J Shoulder Elbow Surg

Department of Orthopaedics and Traumatology, Nanfang Hospital, Southern Medical University, Guangzhou, China.

Published: March 2013

Background: Regarding the treatment of humeral shaft fractures, the choice of plating or intramedullary nailing remains controversial. Previous randomized controlled trials and meta-analyses failed to draw a unanimous conclusion. To guide clinical decision making, we conducted an updated meta-analysis on the optimal treatment of humeral shaft fractures.

Methods: We identified eligible studies published from 1969 to July 2011 using the Cochrane Library; Cochrane Bone, Joint and Muscle Trauma Group; MEDLINE; Embase; OVID; and Google Scholar and manually searched the references of relevant studies. Randomized controlled trials that compared nailing and plating in the treatment of humeral shaft fractures were included. After the methodologic assessment, available data were extracted and statistically reviewed. The primary outcomes were nonunion, delayed union, postoperative infection, reoperation, and radial nerve palsy. The secondary outcomes were restriction of shoulder motion, shoulder impingement, iatrogenic fracture comminution, and implant failure.

Results: We included 10 studies comparing plating and nailing in patients with humeral shaft fractures, comprising 439 participants. Plating reduced the risk of shoulder impingement and shoulder restriction in comparison with nailing. Regarding reoperation risk, a secondary sensitivity analysis showed the finding favoring plating over nailing remained unstable. Otherwise, no significant differences were found in postoperative infection, nonunion, delayed union, radial nerve palsy, iatrogenic fracture comminution, and implant failure between groups.

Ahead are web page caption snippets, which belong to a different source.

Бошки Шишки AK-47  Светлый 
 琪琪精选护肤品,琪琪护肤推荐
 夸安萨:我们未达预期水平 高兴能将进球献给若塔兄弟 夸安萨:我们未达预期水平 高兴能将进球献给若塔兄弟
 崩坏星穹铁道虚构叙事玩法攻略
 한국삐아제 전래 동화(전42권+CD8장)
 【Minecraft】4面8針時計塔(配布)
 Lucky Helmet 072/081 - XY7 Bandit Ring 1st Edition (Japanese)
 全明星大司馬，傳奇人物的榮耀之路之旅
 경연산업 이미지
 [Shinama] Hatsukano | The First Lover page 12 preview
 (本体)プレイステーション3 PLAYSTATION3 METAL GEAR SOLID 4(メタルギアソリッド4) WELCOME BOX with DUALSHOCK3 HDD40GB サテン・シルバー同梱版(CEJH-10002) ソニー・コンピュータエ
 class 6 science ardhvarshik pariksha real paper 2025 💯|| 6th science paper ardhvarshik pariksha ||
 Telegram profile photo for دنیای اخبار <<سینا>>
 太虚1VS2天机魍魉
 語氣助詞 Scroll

Conclusions: On the basis of current evidence, both plating and nailing can achieve a similar treatment effect on humeral shaft fractures, but plating may reduce the occurrence of shoulder problems. Randomized controlled trials with larger sample sizes using appropriate blinding methods are needed to confirm these findings.

Level Of Evidence: Level II, Meta-analysis of prospective comparative trials.